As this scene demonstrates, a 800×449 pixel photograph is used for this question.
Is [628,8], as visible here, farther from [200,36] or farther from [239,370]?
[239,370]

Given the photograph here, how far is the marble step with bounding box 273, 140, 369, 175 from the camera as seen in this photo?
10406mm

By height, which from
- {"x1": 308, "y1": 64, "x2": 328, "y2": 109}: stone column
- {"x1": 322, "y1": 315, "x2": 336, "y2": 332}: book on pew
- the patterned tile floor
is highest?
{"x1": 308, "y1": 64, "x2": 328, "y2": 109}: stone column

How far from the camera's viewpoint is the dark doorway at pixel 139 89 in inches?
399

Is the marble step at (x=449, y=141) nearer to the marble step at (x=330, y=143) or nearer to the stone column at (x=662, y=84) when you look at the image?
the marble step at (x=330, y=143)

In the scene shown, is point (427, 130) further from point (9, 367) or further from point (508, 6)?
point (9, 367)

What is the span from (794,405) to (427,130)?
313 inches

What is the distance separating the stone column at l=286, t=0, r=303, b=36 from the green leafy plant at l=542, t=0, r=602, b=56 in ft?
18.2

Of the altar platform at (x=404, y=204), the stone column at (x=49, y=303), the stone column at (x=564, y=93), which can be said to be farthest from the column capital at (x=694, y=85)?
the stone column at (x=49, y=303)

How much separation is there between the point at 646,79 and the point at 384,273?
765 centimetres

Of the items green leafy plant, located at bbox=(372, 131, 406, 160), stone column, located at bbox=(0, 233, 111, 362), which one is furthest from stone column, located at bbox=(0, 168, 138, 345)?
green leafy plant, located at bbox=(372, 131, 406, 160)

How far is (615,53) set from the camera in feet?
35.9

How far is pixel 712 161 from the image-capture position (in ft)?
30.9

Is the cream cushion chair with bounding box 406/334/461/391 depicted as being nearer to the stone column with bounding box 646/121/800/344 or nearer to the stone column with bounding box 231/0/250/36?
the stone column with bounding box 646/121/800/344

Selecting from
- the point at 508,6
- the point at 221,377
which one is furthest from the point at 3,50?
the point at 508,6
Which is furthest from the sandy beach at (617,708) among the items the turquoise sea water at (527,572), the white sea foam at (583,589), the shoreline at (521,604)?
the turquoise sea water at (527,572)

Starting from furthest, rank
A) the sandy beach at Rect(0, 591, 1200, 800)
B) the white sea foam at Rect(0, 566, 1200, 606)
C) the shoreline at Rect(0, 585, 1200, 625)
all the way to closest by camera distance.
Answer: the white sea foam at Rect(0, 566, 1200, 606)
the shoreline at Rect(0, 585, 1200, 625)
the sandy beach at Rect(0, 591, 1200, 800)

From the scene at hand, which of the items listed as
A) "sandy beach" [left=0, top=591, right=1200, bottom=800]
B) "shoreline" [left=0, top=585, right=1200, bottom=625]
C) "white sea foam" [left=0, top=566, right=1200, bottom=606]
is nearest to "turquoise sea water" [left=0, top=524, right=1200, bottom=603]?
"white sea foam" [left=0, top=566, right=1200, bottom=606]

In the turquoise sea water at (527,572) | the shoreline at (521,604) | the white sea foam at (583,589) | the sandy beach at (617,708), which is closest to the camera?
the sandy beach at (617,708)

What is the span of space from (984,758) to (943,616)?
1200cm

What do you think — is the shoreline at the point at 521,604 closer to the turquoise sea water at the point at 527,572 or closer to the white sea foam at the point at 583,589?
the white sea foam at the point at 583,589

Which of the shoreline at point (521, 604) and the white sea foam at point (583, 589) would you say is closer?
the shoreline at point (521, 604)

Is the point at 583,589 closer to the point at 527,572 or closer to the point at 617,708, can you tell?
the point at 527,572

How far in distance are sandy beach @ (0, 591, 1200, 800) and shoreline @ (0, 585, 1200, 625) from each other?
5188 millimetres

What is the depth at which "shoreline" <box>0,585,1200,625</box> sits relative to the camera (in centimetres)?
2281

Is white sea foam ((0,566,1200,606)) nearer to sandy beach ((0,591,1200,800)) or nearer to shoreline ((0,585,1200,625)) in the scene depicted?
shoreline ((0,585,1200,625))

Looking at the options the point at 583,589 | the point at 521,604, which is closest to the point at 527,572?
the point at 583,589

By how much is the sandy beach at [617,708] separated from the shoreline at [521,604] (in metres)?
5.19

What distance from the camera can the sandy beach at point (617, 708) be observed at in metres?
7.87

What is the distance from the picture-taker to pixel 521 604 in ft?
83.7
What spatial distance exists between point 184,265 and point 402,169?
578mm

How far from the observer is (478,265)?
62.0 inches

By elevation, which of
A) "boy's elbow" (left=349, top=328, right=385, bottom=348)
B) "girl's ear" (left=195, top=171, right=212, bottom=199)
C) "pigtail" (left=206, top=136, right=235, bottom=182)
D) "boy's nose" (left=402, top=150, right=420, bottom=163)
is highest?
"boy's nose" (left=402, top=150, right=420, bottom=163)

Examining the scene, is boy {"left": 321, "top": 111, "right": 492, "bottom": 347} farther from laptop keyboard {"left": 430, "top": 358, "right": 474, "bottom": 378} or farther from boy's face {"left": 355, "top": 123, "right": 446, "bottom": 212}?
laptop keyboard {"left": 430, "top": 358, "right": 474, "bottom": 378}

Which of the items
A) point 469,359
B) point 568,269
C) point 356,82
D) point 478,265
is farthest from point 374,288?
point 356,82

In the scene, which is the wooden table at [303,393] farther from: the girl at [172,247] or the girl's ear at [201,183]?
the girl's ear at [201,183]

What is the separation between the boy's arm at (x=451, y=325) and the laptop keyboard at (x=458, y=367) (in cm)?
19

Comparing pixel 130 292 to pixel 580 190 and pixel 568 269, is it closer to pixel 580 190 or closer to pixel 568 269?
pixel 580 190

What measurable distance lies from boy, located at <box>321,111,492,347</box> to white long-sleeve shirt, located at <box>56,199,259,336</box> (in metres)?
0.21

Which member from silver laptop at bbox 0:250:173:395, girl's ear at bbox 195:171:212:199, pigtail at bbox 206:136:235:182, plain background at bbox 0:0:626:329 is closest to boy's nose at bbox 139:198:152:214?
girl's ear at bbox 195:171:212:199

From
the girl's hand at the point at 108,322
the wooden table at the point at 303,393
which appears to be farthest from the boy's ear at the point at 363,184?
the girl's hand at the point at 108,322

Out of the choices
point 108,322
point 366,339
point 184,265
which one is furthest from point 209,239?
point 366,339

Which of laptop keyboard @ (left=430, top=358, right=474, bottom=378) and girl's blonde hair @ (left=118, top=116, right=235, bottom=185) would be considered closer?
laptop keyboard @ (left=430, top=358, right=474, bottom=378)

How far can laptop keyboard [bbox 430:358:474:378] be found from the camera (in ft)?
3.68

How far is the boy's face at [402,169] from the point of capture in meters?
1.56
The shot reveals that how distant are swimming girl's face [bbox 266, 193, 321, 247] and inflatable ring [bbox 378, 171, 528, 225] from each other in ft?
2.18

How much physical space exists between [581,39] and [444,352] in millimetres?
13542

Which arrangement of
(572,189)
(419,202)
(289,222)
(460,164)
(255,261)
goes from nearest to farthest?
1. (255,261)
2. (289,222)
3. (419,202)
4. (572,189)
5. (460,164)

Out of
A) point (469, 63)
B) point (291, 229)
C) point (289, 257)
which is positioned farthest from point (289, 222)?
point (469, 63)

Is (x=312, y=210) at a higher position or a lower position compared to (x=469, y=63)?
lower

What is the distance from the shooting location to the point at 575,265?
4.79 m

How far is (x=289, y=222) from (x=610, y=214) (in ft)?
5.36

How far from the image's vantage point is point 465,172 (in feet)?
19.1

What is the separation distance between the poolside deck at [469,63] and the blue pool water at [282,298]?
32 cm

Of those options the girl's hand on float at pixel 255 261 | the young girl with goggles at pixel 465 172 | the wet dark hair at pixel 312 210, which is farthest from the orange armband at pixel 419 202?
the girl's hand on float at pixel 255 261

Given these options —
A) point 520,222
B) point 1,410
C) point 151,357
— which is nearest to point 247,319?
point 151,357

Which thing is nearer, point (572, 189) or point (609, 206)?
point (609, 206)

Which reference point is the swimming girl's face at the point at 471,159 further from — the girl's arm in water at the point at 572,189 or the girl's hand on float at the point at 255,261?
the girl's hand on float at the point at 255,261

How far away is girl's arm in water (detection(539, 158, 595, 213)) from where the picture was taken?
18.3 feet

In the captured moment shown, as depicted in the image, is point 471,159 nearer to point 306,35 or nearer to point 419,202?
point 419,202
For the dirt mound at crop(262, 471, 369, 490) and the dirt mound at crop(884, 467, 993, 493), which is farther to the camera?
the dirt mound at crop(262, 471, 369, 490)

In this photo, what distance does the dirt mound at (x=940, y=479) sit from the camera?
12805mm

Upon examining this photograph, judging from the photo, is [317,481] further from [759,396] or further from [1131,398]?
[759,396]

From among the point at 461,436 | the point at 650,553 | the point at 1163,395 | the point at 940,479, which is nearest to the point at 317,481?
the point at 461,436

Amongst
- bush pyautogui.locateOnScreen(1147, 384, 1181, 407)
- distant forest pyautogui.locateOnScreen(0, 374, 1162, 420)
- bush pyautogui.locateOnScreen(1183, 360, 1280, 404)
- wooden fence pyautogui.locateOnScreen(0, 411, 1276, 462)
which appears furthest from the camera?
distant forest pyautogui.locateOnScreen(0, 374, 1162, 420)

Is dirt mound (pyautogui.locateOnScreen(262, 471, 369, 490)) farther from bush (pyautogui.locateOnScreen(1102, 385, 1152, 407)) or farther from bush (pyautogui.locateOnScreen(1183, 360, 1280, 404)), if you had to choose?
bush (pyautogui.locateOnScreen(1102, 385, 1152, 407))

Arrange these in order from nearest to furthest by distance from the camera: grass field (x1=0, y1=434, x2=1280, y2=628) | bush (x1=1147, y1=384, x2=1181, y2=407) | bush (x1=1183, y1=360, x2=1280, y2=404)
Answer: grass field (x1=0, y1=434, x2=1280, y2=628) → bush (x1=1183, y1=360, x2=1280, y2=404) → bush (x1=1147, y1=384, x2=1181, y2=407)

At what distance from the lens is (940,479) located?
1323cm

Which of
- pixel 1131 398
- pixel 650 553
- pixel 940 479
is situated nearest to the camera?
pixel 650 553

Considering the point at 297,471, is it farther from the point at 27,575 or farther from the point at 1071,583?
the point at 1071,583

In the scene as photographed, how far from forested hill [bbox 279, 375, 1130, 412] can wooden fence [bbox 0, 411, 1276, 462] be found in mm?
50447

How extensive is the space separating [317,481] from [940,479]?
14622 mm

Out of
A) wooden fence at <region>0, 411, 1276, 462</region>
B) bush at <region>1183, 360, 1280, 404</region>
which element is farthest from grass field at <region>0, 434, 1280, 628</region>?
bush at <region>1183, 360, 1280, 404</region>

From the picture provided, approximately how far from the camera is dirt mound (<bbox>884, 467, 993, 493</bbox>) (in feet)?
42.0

--------------------

Work to do:
Could you rewrite the rows from the line containing "From the picture provided, approximately" through the end of the rows, both included, changing "dirt mound" to "earth mound" and leaving everything else the same?

Finished answer:
From the picture provided, approximately how far from the camera is earth mound (<bbox>884, 467, 993, 493</bbox>) (in feet)?
42.0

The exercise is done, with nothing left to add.